Pulmonary emphysema: size distribution of emphysematous spaces on multidetector CT images--comparison with macroscopic and microscopic morphometry

Radiology. 2008 Sep;248(3):1036-41. doi: 10.1148/radiol.2483071434.

Abstract

Purpose: To test the hypothesis that the frequency-size distribution of low-attenuation areas could be a parameter to quantify pulmonary emphysema.

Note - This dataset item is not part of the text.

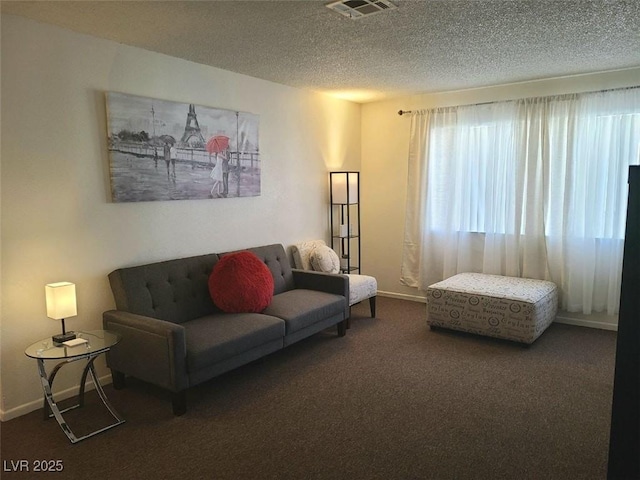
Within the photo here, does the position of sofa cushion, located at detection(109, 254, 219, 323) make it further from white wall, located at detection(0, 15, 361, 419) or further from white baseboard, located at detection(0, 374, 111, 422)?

Materials and methods: Ethics committee approval and written informed consent were obtained. Multidetector computed tomographic (CT) scans were performed with simultaneous acquisition of four 1-mm sections of the whole chest in 80 patients (57 men, 23 women; age range, 38-79 years) who were referred for surgical resection of lung cancer. From the raw data, 1.25-mm-thick sections were reconstructed at 10-mm intervals. The relative area of lung with attenuation coefficients lower than -960 HU (RA(960)) and the 1st percentile of the distribution of attenuation coefficients were calculated. The cumulative frequency-size distributions of the RA(960) and the 1st percentile, when represented on a log-log plot, followed linear relationships. The slopes of these lines (D(960) and D(p1)) were compared with areas found macroscopically to have emphysema and with two different microscopic measurements assessed on resected specimens. Spearman correlation coefficients of each CT index with macroscopic and microscopic measurements were calculated.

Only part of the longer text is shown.